### Aim of the exercise
What's wanted is each entry repeated verbatim, minus its images.

┌─ Available data

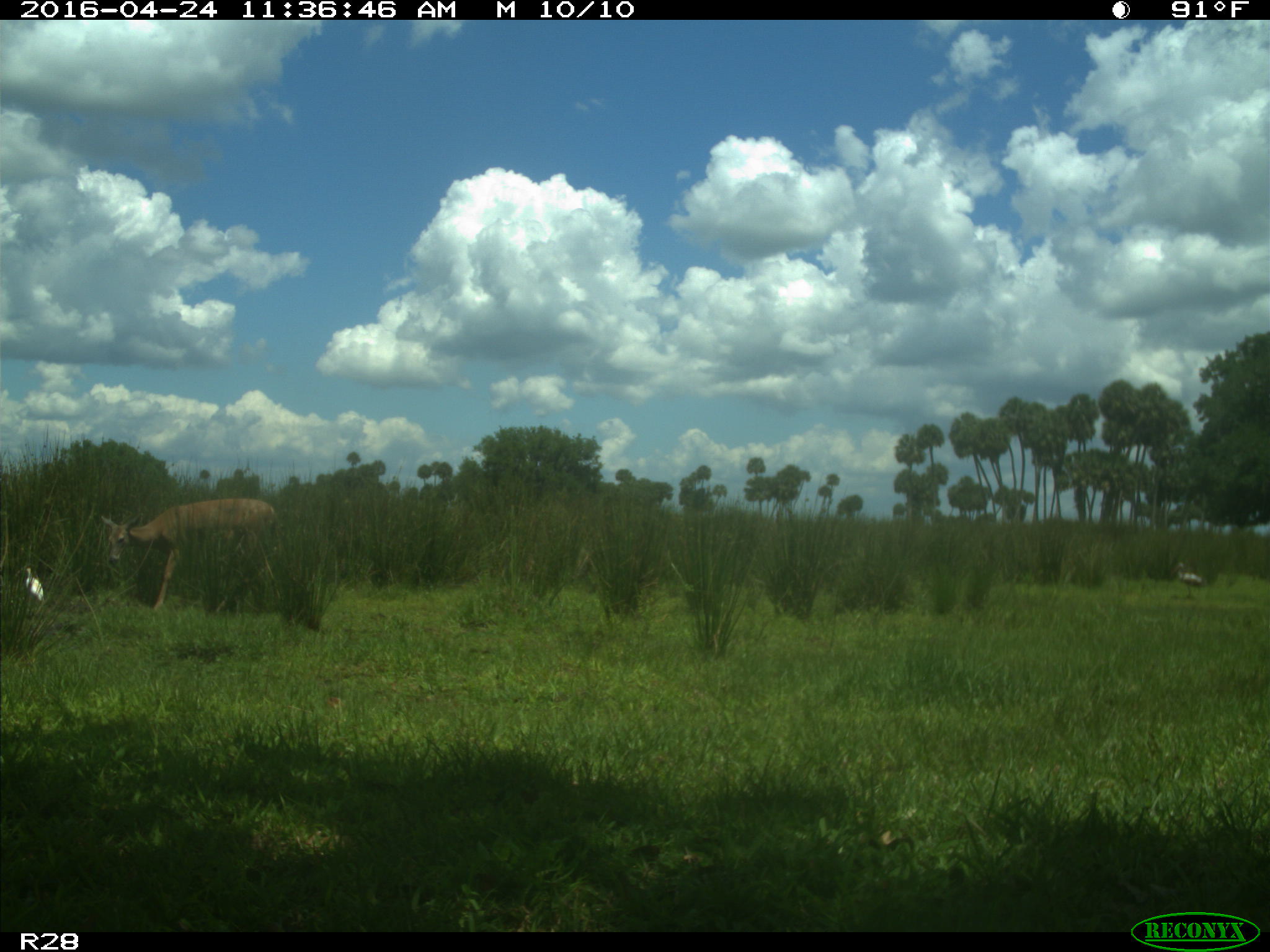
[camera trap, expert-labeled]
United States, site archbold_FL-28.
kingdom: Animalia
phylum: Chordata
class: Mammalia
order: Artiodactyla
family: Bovidae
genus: Bos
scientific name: Bos taurus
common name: domestic cow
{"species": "Bos taurus (domestic cow)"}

└─

### Answer
[camera trap, expert-labeled]
United States, site archbold_FL-28.
kingdom: Animalia
phylum: Chordata
class: Mammalia
order: Artiodactyla
family: Bovidae
genus: Bos
scientific name: Bos taurus
common name: domestic cow
{"species": "Bos taurus (domestic cow)"}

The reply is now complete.